> DATA SUPPLIED:
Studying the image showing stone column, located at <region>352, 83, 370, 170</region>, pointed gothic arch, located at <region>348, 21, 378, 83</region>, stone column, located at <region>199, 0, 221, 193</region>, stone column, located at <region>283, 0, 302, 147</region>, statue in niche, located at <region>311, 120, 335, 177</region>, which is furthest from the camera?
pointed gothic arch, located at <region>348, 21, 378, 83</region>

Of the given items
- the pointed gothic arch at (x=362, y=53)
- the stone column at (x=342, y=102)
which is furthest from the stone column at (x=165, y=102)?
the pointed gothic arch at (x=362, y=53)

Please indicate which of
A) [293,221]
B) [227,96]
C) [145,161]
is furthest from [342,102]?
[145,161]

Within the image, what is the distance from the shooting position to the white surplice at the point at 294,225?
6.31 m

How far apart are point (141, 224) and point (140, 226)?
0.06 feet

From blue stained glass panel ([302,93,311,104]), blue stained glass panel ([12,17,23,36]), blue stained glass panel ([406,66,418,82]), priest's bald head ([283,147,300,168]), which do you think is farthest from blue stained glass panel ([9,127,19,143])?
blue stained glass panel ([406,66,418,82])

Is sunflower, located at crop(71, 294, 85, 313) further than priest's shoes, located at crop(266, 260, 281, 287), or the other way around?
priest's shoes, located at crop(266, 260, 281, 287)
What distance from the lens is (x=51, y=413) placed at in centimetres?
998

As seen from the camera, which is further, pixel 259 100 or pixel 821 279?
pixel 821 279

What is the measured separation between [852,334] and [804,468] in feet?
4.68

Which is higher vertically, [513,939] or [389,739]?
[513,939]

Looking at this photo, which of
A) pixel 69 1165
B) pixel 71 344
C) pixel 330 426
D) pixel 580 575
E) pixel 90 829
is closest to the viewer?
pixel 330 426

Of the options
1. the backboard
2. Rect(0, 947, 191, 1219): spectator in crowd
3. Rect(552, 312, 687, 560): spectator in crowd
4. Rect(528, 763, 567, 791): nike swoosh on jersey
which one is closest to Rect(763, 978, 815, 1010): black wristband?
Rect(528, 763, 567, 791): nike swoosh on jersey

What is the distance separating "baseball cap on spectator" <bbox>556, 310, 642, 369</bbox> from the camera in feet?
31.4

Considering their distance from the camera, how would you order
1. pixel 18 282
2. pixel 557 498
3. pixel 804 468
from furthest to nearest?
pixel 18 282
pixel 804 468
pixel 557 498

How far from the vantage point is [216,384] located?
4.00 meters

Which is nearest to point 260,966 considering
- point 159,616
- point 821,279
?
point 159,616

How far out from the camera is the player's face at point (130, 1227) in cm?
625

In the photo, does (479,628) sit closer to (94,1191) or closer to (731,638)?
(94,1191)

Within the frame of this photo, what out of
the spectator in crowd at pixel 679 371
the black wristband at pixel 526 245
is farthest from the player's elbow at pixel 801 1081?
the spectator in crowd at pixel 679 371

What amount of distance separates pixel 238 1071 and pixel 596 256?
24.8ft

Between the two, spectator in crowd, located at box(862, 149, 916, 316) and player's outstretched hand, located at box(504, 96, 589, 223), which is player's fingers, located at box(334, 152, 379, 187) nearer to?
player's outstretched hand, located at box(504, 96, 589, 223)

> DIRECTION: Output as a JSON list of strings, one string per line, the lines of the listing starting at the line containing "Between the two, spectator" and ending at the end of the listing, leaving out blank lines.

> EXERCISE RESULT:
[
  "Between the two, spectator in crowd, located at box(862, 149, 916, 316) and player's outstretched hand, located at box(504, 96, 589, 223), which is player's fingers, located at box(334, 152, 379, 187) nearer to?",
  "player's outstretched hand, located at box(504, 96, 589, 223)"
]